One of the key narrators in the film is the famous healthcare researcher Professor Allyson Pollock. The film is produced by Peter Bach.

 

http://youtu.be/ultKvnw2h3Q

 

A must watch.

 

A GP Surgery Attempts to Refuse to Treat Mental Health Patients and NHS England Puts a Stop to It

A GP surgery in Newton Abbot in Devon emailed its 10,000 patients recommending they should not seek help from the surgery for a range of conditions, which included ‘mental wellbeing concerns’. Instead these troubled people should contact local NHS mental health services. On 2 December 2014 NHS England intervened to say that the surgery’s recommendations were unacceptable. The Department of Health stated that the surgery’s approach flouted the GP contract and that it is unacceptable for surgeries to turn away patients in need.

 

Four West London Councils Collaborate and Set Up an Independent Commission to Investigate Deteriorating Local Hospital Services

Brent, Ealing, Hammersmith & Fulham and Hounslow Councils are to work together and impartially study the impact on patient services caused by local hospital closures. The commission will take evidence from the NHS and from other organisations and individuals. Chairing the commission is the human rights specialist Michael Mansfield QC. Other members of the commission include renowned NHS researcher Dr John Lister and retired Chiswick GP Dr Stephen Hirst.

 

London Mental Health Strategic Network

This new London initiative involving 22 organisations is working on a set of recommendations for commissioning mental health crisis services across London.
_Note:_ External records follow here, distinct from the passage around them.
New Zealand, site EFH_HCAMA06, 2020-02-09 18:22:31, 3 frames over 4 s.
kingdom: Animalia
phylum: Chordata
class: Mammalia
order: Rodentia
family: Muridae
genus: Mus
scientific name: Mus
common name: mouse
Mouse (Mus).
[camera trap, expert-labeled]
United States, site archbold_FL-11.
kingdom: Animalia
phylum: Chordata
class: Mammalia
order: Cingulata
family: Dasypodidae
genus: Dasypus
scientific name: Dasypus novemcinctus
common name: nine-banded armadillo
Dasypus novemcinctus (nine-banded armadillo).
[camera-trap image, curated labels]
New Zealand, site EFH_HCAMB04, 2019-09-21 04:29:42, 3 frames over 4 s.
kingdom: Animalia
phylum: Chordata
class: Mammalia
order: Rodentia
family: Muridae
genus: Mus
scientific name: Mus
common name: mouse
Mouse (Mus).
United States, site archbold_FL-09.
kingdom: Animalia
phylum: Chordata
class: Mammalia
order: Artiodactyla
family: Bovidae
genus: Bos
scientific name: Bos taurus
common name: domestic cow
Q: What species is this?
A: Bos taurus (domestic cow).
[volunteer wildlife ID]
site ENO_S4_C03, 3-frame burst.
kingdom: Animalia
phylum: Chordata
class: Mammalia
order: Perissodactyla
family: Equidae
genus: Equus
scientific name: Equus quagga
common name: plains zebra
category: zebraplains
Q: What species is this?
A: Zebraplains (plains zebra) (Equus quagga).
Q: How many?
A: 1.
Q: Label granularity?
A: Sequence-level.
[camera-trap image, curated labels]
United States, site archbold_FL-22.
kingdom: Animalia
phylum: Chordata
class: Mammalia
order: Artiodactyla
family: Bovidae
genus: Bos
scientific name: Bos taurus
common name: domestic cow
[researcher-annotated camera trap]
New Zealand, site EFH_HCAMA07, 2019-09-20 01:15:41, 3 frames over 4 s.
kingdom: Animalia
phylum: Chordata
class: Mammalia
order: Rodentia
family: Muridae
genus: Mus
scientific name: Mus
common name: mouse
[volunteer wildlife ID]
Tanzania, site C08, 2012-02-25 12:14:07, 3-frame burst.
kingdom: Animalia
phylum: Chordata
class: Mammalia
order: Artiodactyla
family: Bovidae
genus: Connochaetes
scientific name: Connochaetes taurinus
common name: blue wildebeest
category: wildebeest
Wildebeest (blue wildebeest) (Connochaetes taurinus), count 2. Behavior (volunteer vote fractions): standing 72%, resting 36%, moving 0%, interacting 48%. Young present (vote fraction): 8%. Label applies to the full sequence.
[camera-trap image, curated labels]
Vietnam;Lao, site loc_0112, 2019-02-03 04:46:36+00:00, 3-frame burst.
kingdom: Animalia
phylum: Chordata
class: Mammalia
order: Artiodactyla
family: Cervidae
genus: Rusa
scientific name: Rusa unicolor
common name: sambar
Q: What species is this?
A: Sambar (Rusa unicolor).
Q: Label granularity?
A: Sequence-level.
Recommendations include a round-the-clock telephone help line, 24-hour psychiatric services in accident & emergency departments across London and mental health crisis training for GPs, practice nurses and community staff. The organisations involved include Mind, the Metropolitan Police, NHS, social care, housing and local Councillors.

 

This initiative is attempting to meet the needs of the Crisis Care Concordat launched in February 2014. The concordat is a national agreement between services and agencies involved in the care and support of people in crisis. It is supported by 22 national organisations.

 

More on the network and the concordat at www.crisiscareconcordat.org.uk

 

NHS Spent £640 Million on Management Consultants in 2014

Professor David Oliver writing in the British Medical Journal has slated the NHS for spending so much on management consultants. He quotes day rates of between £3,000 and £4,000. Professor Oliver, a prominent advisor to the Department of Health, believes  adequate management skills exist in the NHS which could be used instead of consultants.. He regards money spent on consultants as wasteful and unnecessary.

 

Project to Share Patient Data Held by GPs Delayed Yet Again

The Government’s care.data project, which aims to extract and use patient data held in GP records, has suffered yet another set back. This time a report by National Data Guardian Dame Fiona Caldicot and the independent Information Governance Oversight Panel has reported significant questions, concerns and recommendations for the project. Jeremy Hunt wants these issues to be resolved by NHS England before care.data can go ahead.

 

care.data was initially put on hold in February 2014 after widespread concerns were expressed. Many GPs expressed the wish in May 2014 that the scheme should only go ahead with patients explicitly consenting by opting in.